Wednesday, April 6, 2011

4.12 Global Day of Action on Military Spending (4月12日:軍事予算を考える世界アクションデイ)

More than 100 endorsers have planned 90 events in 35 countries (including Okinawa) for the Global Day of Action on Military Spending (GDAMS) coming up on April 12, 2011.

According to the Stockholm International Peace Research Institute (SIPRI), global military spending (arms and operations) skyrocketed to $1,531 billion in 2009 (a 5.9% rise in real terms from 2008) — despite worldwide economic decline, rising unemployment, poverty, and hunger rates. Moreover, military spending has been on a steady upward curve for the past decade: national governments spent nearly 50% more in 2010 on arms and military operations than they did in 2000.

▸ **What is expected**: Continue the post on the Global Day of Action on Military Spending from the point where it stops.

▸ **Entries provided**:
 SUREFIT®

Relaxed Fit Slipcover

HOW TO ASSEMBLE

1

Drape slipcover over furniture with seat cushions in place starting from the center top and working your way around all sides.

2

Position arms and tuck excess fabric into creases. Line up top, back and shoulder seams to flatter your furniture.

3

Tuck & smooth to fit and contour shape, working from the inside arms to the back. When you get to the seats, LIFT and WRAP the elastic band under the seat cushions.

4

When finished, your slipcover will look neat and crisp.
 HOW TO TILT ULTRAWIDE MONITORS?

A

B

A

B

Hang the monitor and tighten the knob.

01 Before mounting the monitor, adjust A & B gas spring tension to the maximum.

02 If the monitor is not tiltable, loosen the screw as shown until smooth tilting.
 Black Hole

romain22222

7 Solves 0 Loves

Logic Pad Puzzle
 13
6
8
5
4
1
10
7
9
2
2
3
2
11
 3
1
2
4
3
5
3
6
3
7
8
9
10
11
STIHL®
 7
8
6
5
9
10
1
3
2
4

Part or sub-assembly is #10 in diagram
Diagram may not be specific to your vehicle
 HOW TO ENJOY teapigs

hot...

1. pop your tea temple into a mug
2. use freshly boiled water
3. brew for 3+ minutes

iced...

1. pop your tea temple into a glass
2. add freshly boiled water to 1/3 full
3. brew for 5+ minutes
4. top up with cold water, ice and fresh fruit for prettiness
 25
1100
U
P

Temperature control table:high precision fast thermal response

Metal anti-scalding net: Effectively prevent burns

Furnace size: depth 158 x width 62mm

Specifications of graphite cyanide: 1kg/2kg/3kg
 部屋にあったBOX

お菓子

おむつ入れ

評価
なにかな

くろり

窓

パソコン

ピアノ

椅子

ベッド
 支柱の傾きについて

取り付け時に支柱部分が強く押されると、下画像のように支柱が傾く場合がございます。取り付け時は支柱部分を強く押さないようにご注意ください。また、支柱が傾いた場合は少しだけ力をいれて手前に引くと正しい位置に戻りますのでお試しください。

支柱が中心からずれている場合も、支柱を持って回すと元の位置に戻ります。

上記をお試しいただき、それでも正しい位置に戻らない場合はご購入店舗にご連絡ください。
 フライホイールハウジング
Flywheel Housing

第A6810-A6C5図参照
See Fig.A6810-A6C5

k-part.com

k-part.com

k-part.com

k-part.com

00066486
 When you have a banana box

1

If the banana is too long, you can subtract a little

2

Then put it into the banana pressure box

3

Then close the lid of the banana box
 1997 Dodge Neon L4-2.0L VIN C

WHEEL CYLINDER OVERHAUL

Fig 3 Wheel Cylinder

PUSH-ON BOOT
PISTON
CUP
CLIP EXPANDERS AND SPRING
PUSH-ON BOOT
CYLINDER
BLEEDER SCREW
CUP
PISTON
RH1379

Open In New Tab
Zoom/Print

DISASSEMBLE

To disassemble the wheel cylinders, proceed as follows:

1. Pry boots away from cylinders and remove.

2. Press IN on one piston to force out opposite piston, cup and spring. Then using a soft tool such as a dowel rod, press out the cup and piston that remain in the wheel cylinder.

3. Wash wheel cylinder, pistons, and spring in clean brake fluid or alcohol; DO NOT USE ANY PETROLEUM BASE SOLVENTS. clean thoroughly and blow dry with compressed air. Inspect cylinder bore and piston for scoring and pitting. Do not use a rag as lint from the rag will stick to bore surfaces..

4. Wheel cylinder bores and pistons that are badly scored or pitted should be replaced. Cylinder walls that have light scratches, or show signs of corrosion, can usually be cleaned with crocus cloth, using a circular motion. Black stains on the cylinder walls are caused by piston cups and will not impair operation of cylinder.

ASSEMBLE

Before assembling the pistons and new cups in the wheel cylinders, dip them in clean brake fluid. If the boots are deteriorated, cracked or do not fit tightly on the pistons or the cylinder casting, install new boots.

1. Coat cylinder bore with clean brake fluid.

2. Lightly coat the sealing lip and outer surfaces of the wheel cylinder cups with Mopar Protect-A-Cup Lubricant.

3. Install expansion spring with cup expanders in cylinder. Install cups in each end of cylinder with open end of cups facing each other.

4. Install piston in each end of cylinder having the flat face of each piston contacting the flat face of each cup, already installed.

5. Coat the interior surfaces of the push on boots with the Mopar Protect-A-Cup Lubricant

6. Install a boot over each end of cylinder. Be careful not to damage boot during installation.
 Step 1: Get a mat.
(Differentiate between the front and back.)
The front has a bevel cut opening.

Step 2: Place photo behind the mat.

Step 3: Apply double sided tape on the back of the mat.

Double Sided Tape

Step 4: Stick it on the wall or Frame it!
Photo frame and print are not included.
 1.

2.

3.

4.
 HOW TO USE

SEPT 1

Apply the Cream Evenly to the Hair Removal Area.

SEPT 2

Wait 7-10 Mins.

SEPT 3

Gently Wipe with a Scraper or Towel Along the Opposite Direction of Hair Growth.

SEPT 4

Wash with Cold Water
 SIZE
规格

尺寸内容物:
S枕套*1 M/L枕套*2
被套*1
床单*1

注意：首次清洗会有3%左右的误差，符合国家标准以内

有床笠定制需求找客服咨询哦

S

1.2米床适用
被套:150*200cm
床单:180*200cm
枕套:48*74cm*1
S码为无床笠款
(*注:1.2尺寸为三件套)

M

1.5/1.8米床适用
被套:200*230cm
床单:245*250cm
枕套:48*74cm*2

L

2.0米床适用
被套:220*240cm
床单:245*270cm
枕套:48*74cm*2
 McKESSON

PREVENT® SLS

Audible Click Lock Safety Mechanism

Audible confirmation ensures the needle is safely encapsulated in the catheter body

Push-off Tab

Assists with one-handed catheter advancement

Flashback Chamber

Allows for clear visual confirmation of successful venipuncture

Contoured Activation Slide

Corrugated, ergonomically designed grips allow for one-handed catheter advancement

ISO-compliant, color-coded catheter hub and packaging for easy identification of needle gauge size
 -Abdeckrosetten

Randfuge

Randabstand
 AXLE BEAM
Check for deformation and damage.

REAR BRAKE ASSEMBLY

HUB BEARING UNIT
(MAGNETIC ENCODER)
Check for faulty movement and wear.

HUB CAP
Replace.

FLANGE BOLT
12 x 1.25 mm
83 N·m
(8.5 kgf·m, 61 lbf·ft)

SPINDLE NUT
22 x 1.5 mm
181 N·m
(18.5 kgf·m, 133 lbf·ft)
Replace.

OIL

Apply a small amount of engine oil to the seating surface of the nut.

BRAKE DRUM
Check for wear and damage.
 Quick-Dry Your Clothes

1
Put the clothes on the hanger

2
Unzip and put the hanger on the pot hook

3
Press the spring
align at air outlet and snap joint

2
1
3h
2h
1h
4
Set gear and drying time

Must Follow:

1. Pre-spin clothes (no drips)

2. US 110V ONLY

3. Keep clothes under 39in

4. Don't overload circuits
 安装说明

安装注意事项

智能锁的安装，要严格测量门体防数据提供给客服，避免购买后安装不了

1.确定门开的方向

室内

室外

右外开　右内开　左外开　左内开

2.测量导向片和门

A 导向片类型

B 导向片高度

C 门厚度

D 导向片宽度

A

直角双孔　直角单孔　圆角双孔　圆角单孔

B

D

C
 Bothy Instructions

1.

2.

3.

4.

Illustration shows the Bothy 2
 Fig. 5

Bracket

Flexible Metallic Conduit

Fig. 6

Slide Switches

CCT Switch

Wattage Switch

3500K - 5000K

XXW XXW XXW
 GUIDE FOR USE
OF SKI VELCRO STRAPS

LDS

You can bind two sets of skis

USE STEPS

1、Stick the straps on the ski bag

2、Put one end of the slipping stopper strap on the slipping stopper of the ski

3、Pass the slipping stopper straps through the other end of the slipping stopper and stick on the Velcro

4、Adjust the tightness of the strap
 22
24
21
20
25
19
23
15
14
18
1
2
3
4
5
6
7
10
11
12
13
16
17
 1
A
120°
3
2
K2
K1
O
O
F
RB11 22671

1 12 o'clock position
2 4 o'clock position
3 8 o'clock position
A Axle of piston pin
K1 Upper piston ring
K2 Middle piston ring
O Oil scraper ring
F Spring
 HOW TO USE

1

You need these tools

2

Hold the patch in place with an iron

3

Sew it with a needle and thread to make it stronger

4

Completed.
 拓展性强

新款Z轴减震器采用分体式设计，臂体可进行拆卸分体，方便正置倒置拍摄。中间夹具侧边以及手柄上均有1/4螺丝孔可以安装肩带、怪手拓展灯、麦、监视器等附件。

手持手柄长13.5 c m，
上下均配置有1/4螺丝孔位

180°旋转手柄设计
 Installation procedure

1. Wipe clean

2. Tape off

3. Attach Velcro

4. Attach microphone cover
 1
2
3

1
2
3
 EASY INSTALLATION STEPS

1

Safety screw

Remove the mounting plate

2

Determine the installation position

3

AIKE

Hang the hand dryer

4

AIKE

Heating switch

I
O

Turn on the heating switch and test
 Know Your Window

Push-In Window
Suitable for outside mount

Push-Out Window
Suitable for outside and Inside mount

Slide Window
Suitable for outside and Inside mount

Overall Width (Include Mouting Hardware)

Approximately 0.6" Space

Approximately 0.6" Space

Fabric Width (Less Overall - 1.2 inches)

▸ **Expected answer**:
The U.S. and Japanese governments, both indebted, continue to borrow heavily to cover increased military spending every year. Recently the U.S. national debt passed $14 trillion for the first time in history. This represents about 93% of U.S. gross domestic product (GDP). The U.S. government's leading creditor is China, considered a military "threat," thus Washington is borrowing from a "threat" to arm itself against the same "threat." (Beijing's military budget is only one-sixth of Washington's military spending (half of global military expenditures.) The Japanese national government debt now stands about US$11.35 trillion (9.25 trillion yen. This represents approximately 220% of Japan's GDP.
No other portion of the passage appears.